Recent empirical work by Betermier et al. (2012) suggests that this eﬀect could be important. Using a panel data set on Swedish households that switched industries between 1999 and 2002, they conclude that households that go from an industry with low wage volatility to one with high volatility decrease their risky asset holdings. While more work is needed to better understand the sources of heterogeneity in human capital risk, the implications for optimal portfolio choice are evident. For instance, if workers in diﬀerent industries are exposed to diﬀerent degrees of aggregate risk, then ﬁnancial advisers should tailor their recommendations accordingly (e.g., Bodie & Treussard 2007).
Moreover, this discussion has interesting implications for general equilibrium models that attempt to explain the equity premium puzzle. For instance, Basak & Cuoco (1998) take as given that a large proportion of investors do not participate in the stock market and conclude that, under this assumption, one need only attribute reasonable levels of risk aversion to those agents that invest in stocks to explain the historical equity premium.7 Benzoni et al. (2007) show that it is optimal for a large proportion of agents to not participate in the equity market. While their analysis focuses on the individual’s optimal portfolio and consumption choices taking the equity risk premium as given, their results suggest that the exogenous speciﬁcation of Basak & Cuoco (1998) might be justiﬁable in a general equilibrium setting that considers two classes of agents that endogenously choose to participate in the stock market depending on their risk aversion and long-run exposures to aggregate risk.

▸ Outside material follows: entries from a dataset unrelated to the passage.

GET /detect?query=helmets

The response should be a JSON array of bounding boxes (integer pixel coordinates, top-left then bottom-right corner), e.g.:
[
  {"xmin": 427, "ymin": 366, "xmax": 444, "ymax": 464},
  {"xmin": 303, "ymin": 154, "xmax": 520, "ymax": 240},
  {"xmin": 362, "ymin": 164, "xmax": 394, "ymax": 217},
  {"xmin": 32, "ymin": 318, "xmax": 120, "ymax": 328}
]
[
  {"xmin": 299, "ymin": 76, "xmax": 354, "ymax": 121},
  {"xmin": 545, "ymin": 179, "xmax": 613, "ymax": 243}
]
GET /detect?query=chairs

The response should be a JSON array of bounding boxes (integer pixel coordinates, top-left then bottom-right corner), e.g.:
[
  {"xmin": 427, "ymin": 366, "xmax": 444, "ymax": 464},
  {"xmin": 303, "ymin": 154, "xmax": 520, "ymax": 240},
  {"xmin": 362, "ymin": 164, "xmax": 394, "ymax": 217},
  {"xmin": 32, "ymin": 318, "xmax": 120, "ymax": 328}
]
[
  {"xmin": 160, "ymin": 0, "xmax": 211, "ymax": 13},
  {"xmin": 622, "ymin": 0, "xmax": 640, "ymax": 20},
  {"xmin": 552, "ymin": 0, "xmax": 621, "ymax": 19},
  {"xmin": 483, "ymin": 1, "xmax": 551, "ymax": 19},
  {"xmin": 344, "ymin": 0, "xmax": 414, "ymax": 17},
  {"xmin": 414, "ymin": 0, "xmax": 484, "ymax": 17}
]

3.3 Endogenous Labor Supply The discussion so far assumed that labor income is an exogenous process. In particular, most of the ﬁnance literature on life-cycle portfolio choice relies on model calibrations that strive to match the empirical properties of labor income without explicitly modeling the work-leisure behavior, nor the retirement decision. These choices are the focus of much work in labor economics. For instance, R´ ıos-Rull (1996) and Heathcote et al. (2010) propose lifecycle models of labor supply and savings in which future wages are uncertain. French (2005) augments these models to include a retirement decision and uncertain health status. French & Jones (2011) and van der Klaauw and Wolpin (2008) extend this analysis to study the eﬀect of uncertain medical expenses and health insurance on retirement decisions (see also related work by Casanova 2010, French & Benson 2011, and Low et al. 2010). These studies ﬁt such structural models to individual-level data and use them to conduct ﬁscal policy See also Mankiw & Zeldes (1991).
experiments (e.g., the eﬀect of Medicaid or Social Security System reforms on retirement choices and life-cycle labor supply).